- _WHAT TO DO_:
Report each line in the records below that contains the word "smooth".

===== EXTRACTED RECORDS =====

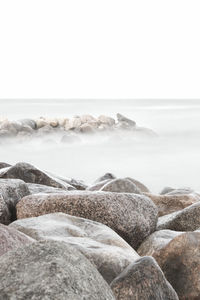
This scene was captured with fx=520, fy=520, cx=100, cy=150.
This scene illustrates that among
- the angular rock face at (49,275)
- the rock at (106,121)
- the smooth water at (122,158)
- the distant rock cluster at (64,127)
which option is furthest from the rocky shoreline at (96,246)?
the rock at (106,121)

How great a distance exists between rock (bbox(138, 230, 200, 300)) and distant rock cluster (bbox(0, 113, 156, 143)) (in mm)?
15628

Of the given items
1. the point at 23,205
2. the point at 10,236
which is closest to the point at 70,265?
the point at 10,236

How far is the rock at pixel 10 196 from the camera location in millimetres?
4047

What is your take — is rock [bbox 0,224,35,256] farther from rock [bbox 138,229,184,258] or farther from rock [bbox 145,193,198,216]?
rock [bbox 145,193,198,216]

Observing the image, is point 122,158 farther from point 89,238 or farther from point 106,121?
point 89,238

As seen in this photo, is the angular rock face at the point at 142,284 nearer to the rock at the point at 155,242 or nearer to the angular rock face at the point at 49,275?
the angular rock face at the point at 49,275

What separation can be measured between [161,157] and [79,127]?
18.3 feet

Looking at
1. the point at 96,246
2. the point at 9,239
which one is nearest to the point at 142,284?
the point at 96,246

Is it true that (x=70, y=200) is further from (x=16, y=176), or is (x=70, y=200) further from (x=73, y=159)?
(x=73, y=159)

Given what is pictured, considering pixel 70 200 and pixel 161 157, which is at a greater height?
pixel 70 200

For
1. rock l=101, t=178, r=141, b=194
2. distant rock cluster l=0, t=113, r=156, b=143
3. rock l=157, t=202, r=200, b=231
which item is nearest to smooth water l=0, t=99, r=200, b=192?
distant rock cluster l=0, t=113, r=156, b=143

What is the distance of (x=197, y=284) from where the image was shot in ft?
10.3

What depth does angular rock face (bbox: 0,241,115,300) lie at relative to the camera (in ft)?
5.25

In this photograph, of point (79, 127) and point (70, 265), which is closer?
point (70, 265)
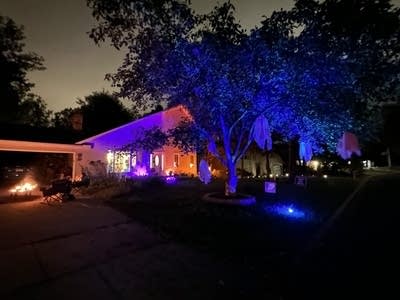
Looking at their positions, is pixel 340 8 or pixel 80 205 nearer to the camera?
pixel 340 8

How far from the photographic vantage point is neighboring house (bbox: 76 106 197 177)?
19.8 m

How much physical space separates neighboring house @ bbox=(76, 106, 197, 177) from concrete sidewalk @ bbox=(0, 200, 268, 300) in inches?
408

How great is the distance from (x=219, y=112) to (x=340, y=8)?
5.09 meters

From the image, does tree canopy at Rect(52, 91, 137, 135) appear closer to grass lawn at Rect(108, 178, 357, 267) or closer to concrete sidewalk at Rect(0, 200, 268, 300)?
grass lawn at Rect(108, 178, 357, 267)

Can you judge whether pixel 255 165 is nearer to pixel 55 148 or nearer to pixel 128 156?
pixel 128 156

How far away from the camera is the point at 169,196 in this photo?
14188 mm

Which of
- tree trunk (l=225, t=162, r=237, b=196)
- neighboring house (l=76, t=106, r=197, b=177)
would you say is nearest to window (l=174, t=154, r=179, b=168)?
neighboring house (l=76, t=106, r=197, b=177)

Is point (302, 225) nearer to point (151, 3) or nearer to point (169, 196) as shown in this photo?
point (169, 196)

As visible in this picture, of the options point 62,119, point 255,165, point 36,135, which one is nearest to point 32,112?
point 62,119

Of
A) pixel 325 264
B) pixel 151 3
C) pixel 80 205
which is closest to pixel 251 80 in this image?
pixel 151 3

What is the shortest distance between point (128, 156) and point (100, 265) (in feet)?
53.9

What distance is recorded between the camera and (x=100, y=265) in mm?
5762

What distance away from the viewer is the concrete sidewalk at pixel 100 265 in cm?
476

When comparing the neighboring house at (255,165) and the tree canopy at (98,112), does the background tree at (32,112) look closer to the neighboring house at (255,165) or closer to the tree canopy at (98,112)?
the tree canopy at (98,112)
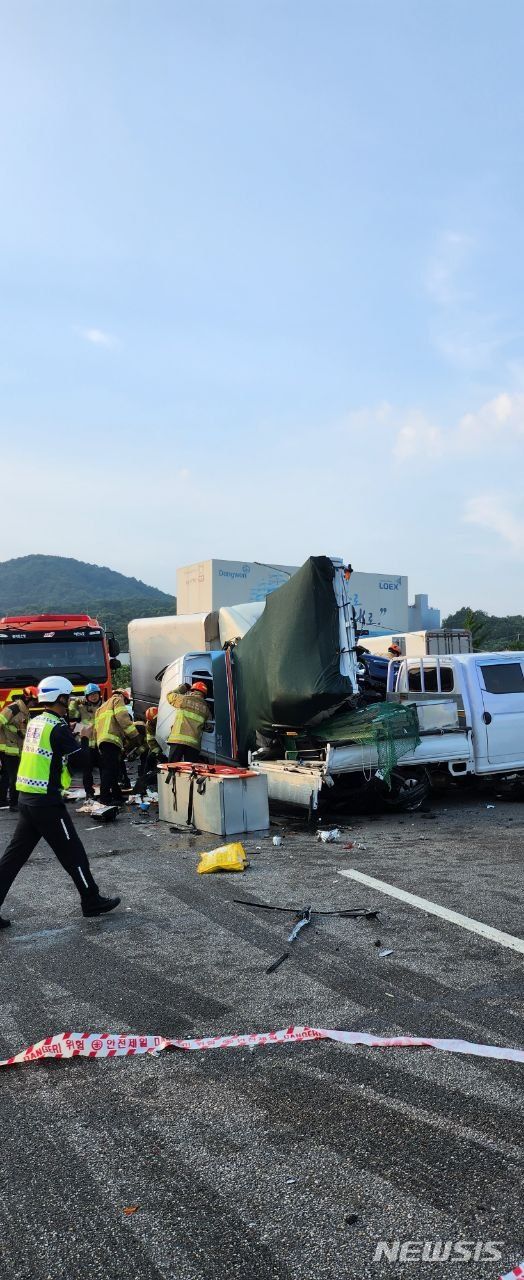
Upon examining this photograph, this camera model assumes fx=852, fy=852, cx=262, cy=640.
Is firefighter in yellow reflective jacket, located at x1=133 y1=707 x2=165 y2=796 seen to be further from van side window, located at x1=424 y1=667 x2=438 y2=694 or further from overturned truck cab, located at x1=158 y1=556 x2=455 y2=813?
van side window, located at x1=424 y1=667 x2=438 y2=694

=====
===== EXTRACTED RECORDS =====

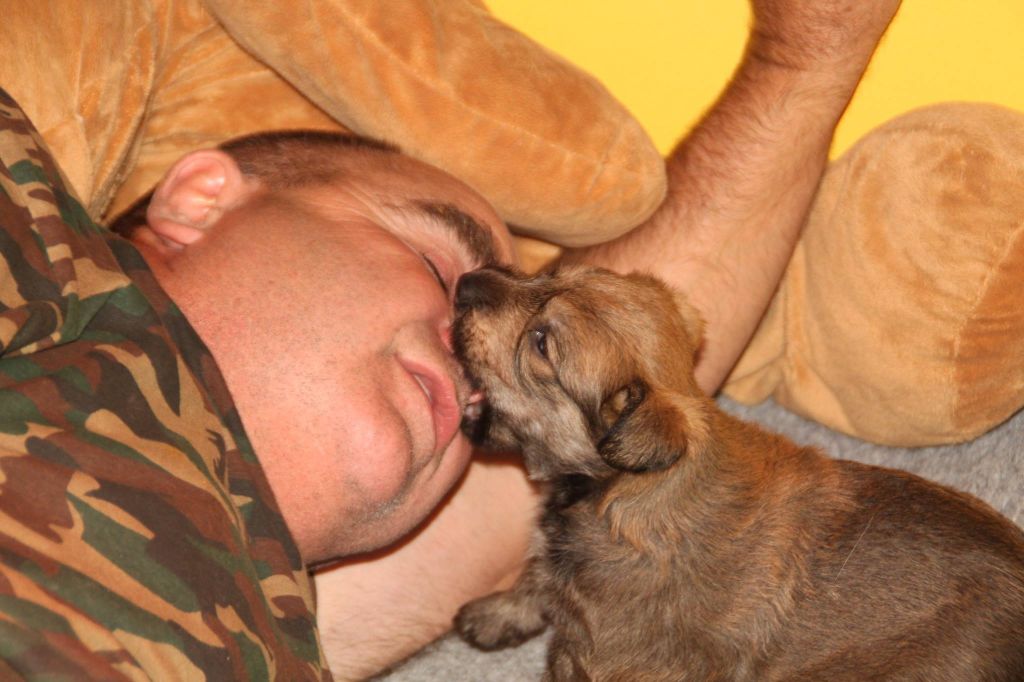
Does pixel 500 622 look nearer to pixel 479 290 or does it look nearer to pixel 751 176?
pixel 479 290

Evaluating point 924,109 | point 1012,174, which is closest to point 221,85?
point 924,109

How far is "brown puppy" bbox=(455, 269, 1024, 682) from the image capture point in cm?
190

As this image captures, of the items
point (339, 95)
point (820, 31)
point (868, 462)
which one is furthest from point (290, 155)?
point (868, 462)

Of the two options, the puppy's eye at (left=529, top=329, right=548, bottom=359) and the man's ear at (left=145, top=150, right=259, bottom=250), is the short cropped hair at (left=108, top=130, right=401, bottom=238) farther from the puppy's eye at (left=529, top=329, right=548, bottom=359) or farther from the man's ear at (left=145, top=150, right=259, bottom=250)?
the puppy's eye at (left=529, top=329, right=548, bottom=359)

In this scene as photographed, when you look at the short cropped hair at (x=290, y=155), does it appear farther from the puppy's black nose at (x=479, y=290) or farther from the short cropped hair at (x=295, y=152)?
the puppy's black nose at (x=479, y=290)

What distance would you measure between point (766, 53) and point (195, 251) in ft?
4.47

=====

- _OUTPUT_:
- the smooth water at (122,158)
which item is nearest to smooth water l=0, t=99, r=200, b=192?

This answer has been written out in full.